In order to facilitate higher levels of overseas investment into India, the legislative policy in recent years has seen further liberalization and rationalization of investment norms, permitting investments in a large number of sectors without many regulatory hurdles while simplifying investments in many others. A good example of this is the streamlining of the regime for single- and multi-brand retail trading, which has undergone multiple revisions in the recent past. This has made it easier for the likes of not just Amazon and Walmart, but a number of other players to make investments into India. Where approvals are needed, the process has been rationalized with approvals now being required from sectoral regulators.
In addition, the Indian antitrust and competition law regime is also among the most evolved in the world, and has also facilitated quicker transactions by prescribing certain exemptions which, if applicable, do not require specific approvals. In addition, where an approval is needed, the CCI has recently introduced a ‘Green Channel’ route which provides for automatic approval of certain transactions immediately, which has resulted in fast tracking of a considerable number of transactions.
It is also worth highlighting that key regulators in India dealing with M&A activities such as the Reserve Bank of India (RBI), the Securities and Exchange Board of India (SEBI) and the Competition Commission of India (CCI), are sophisticated institutions and informed market administrators who have adopted a commercial and constructive approach in the discharge of their duties.
There have also been significant and far ranging changes made to disputes laws in India, with the introduction of designated ‘Commercial Courts’ and a thorough reworking of arbitration law, all designed to lead to quicker outcomes for commercial disputes. This has translated into the M&A space, resulting in increased investor confidence and a general fillip to investments.
This increased investment activity is also apparent at a global level. Based on published figures, India’s inbound investment for the first quarter of 2021 (USD 15.4bn across 42 deals) is half of the total inbound deal value in the whole South Asia region, and outpaces investments into China (USD 9.4bn across 18 deals). Given recent geo-political realities, more and more investors are increasingly looking to India as an avenue for opportunities, and it is apparent that India is benefiting from the reduced levels of investment into its neighbours.

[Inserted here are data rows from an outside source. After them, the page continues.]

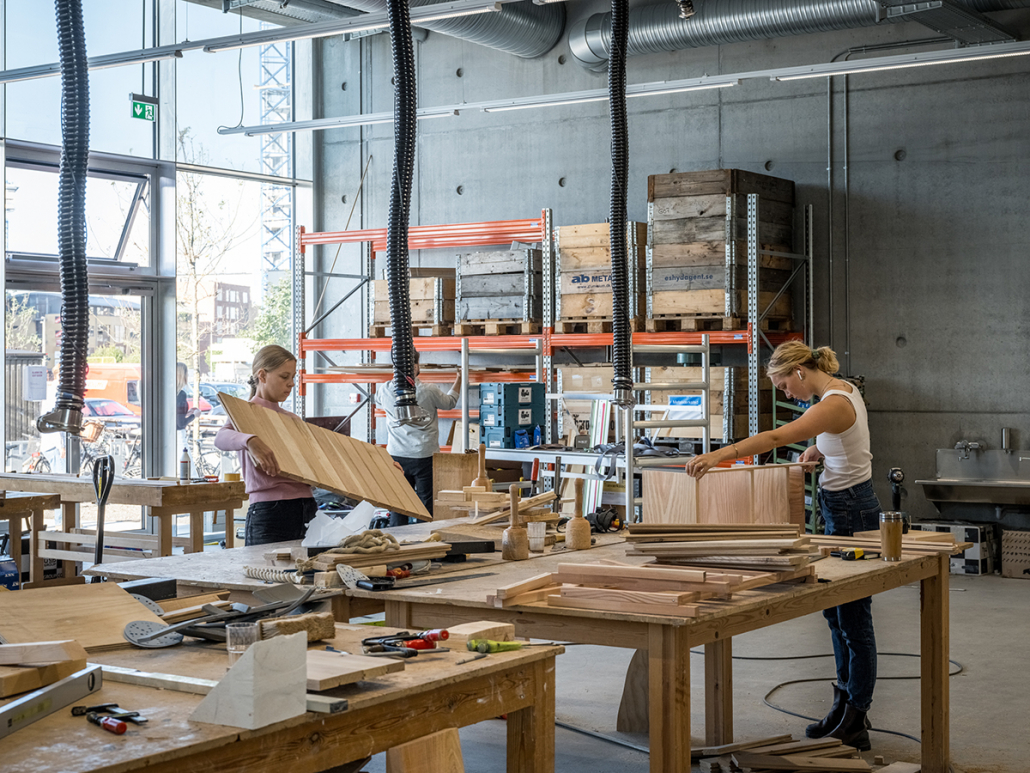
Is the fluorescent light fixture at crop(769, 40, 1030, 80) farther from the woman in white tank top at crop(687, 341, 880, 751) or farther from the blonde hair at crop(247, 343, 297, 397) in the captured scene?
the blonde hair at crop(247, 343, 297, 397)

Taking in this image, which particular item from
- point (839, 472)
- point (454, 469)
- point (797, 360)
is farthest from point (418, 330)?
point (839, 472)

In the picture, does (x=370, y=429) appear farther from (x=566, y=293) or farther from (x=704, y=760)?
(x=704, y=760)

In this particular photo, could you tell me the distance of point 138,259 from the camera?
1230 cm

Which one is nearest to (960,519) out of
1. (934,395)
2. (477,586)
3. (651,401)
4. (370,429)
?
(934,395)

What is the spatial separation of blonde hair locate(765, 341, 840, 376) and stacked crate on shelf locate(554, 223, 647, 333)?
508 cm

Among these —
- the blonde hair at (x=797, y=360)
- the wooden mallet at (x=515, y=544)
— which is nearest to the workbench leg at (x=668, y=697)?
the wooden mallet at (x=515, y=544)

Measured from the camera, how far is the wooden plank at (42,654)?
2449mm

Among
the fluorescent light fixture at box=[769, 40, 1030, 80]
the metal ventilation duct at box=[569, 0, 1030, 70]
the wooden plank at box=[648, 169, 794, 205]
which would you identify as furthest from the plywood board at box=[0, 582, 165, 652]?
the wooden plank at box=[648, 169, 794, 205]

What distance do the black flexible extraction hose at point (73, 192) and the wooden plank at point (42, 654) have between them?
1.56 ft

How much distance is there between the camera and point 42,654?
8.06 feet

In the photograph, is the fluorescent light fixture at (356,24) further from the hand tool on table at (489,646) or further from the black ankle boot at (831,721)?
the hand tool on table at (489,646)

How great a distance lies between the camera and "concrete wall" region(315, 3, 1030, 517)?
10.2 metres

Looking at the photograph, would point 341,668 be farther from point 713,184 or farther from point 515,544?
point 713,184

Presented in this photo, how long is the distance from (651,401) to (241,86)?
6.06 metres
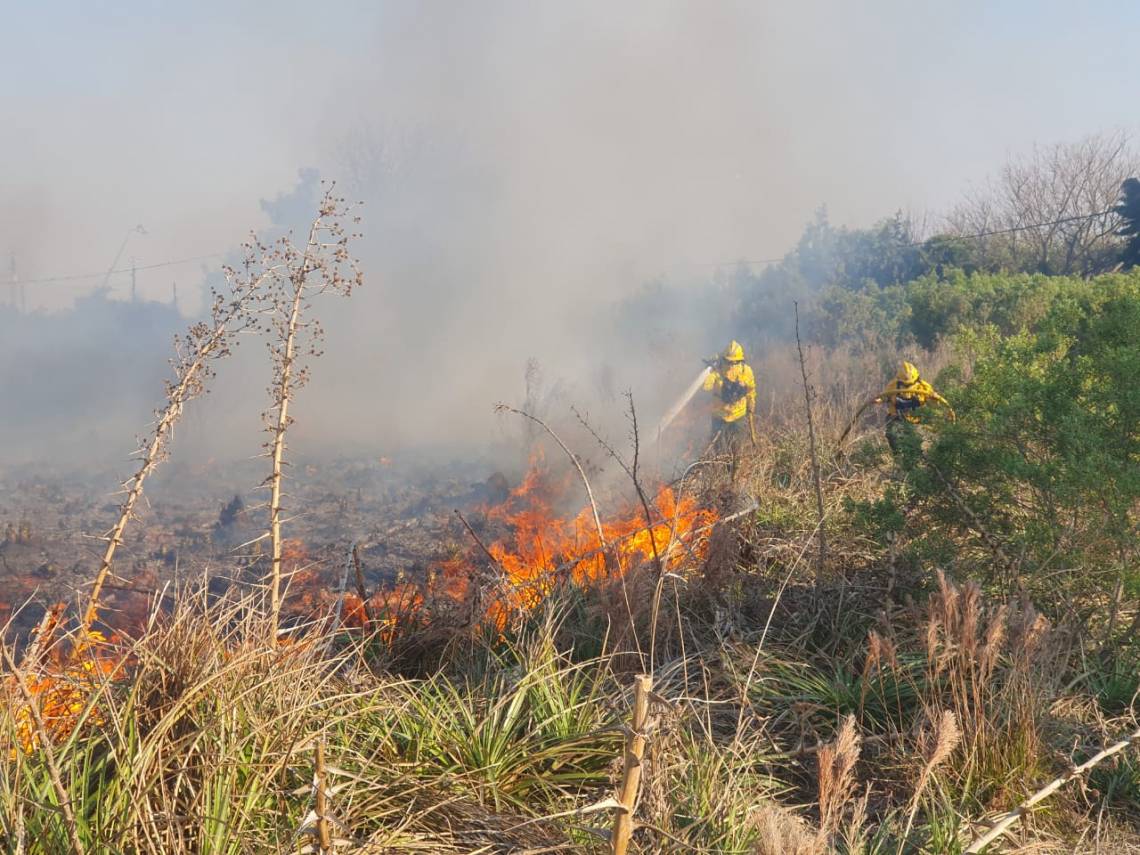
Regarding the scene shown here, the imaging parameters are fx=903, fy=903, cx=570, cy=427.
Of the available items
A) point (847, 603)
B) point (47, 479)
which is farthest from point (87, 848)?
point (47, 479)

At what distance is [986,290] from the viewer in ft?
53.6

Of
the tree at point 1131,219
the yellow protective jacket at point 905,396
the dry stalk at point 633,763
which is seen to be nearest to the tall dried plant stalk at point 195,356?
the dry stalk at point 633,763

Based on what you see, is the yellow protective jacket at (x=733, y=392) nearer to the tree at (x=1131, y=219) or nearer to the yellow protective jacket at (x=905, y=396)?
the yellow protective jacket at (x=905, y=396)

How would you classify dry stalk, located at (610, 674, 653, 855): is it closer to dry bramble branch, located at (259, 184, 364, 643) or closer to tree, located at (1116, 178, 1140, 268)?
dry bramble branch, located at (259, 184, 364, 643)

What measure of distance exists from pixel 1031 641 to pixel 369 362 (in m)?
21.5

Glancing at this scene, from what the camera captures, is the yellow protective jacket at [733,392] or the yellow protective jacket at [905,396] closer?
the yellow protective jacket at [905,396]

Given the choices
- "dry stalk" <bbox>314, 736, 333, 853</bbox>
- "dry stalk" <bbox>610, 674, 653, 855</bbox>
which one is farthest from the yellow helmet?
"dry stalk" <bbox>314, 736, 333, 853</bbox>

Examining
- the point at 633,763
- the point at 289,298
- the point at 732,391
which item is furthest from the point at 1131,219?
the point at 633,763

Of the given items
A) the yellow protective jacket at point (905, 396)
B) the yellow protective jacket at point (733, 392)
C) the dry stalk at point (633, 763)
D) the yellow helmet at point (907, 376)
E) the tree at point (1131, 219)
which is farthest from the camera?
the tree at point (1131, 219)

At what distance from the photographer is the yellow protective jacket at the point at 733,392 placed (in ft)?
37.0

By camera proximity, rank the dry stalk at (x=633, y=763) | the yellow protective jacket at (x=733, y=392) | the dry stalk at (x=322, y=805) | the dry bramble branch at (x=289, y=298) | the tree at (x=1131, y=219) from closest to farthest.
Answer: the dry stalk at (x=322, y=805)
the dry stalk at (x=633, y=763)
the dry bramble branch at (x=289, y=298)
the yellow protective jacket at (x=733, y=392)
the tree at (x=1131, y=219)

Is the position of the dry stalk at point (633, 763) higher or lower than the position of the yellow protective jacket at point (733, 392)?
lower

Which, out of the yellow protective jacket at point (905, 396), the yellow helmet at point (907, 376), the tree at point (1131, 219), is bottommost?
the yellow protective jacket at point (905, 396)

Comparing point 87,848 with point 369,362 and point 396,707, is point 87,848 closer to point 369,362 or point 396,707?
point 396,707
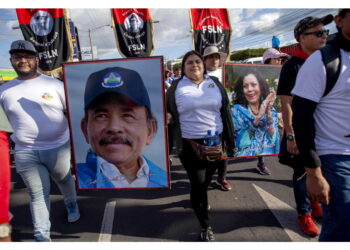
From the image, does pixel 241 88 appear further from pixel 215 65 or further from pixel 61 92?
pixel 61 92

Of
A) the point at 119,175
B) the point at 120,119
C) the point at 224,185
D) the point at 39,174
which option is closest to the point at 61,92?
the point at 120,119

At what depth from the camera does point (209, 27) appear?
226 inches

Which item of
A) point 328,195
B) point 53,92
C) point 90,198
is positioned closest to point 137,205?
point 90,198

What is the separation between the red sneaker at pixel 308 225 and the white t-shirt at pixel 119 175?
64.2 inches

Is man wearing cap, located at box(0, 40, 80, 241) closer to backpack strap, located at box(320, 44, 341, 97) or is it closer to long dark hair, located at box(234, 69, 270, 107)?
long dark hair, located at box(234, 69, 270, 107)

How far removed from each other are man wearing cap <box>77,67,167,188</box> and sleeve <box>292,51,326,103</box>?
128 cm

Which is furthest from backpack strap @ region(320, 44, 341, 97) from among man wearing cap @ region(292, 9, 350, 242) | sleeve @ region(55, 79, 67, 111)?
sleeve @ region(55, 79, 67, 111)

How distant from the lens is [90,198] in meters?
3.37

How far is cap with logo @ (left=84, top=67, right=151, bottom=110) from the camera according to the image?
7.04 feet

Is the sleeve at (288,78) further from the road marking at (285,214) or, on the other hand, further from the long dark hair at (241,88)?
the road marking at (285,214)

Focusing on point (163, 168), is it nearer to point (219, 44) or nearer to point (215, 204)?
point (215, 204)

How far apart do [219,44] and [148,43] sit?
1.82m

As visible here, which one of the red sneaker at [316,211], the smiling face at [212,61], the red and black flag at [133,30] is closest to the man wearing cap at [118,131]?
the smiling face at [212,61]

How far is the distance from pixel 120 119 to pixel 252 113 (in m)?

India’s large population is also a key factor driving investments, with rising urban disposable incomes and internet connectivity, among other things, making India the final frontier for many international companies. It also doesn’t hurt that the average age of the Indian populace is 29 years, making it one of the youngest national populations globally.1 Apart from being a huge consumer base, access to a large, young, English-speaking workforce, who are increasingly tech-savvy, India is an ideal pick for many international companies who are looking to grow or base their operations. This is perfectly illustrated by the tremendous growth of IT-based businesses in India, with massive investments being made into start-ups founded by young, skilled founders. Ultimately, though, the bottom line is the real clincher. There has been a spate of hugely successful IPOs of private equity backed companies like Zomato, Nykaa, and Policy Bazaar, to name a few, with big returns to investors.
While these along with other economic and social reasons have contributed to the growth of M&A activity in India, the journey isn’t over, and there are many more steps to take to improve the landscape further. Work needs to be done to spread investments more evenly (currently it is largely concentrated in a few states), not to mention creating more opportunities in manufacturing and supply chain activities, and other under-invested sectors. Policy makers must continue the process which has been well begun to maintain these levels of investment and activity.
The authors are both Partners at Veritas Legal Advocates & Solicitors, Mumbai.